The token name ``error'' is reserved for error handling, and should not be used naively
(see Section 5).
.PP
As mentioned above, the type numbers may be chosen by Yacc or by the user.
In the default situation, the numbers are chosen by Yacc.
The default type number for a literal
character is the numerical value of the character, considered as a 1 byte integer.
Other token names are assigned type numbers
starting at 257.
It is a difficult, machine dependent
operation to determine the numerical value of an input character
in Ratfor (or Fortran).
Thus, the Ratfor user of Yacc will probably wish
to set his own type numbers, or not use any literals in his specification.
.PP
To assign a type number to a token (including literals),
the first appearance of the token name or literal
.I
in the declarations section
.R
can be immediately followed by
a nonnegative integer.
This integer is taken to be the type number of the name or literal.
Names and literals not defined by this mechanism retain their default definition.
It is important that all type numbers be distinct.
.PP
There is one exception to this situation.
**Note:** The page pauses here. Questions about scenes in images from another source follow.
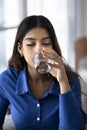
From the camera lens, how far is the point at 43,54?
3.66 ft

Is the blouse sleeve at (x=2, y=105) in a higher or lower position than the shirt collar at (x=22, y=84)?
lower

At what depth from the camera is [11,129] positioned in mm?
1389

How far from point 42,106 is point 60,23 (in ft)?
5.31

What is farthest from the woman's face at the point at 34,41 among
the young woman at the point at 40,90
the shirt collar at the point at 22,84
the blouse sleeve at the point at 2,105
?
the blouse sleeve at the point at 2,105

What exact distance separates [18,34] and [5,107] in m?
0.34

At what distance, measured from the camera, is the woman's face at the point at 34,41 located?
1.21m

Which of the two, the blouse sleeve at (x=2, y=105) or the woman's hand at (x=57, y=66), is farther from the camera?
the blouse sleeve at (x=2, y=105)

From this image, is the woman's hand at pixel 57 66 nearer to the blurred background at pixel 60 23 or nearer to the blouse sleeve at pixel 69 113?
the blouse sleeve at pixel 69 113

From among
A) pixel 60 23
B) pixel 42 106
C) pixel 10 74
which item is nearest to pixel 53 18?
pixel 60 23

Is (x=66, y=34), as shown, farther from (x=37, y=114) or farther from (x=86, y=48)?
(x=37, y=114)

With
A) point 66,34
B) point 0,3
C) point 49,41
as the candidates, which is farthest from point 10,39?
point 49,41

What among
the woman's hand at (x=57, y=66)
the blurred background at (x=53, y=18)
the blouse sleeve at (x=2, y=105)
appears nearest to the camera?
the woman's hand at (x=57, y=66)

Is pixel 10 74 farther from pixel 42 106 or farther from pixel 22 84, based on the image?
pixel 42 106

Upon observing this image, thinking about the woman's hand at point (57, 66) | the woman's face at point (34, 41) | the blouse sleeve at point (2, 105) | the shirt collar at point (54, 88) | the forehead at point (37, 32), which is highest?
the forehead at point (37, 32)
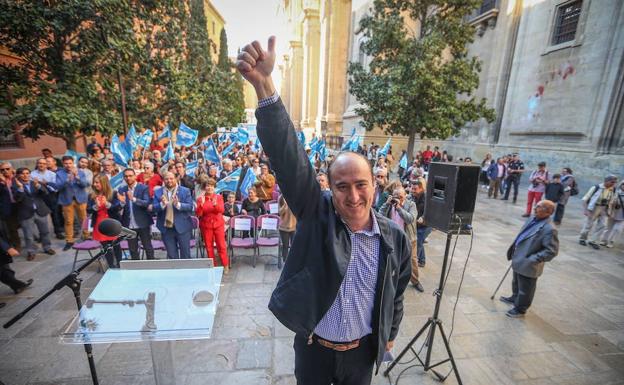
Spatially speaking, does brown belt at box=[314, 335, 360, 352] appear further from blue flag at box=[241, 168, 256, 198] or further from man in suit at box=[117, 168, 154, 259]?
blue flag at box=[241, 168, 256, 198]

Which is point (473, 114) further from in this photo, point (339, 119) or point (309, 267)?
point (339, 119)

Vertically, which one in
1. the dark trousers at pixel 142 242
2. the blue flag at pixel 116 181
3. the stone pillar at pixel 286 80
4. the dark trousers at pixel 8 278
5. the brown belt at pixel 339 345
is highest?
the stone pillar at pixel 286 80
For sticky historical reasons, the endmarker must have type
number 0.
Note that this is not unattractive in C, since the nul character is returned upon
end of file; in Ratfor, it makes no sense.
This type number cannot be redefined by the user; thus, all
lexical analyzers should be prepared to return 0 as a type number
upon reaching the end of their input.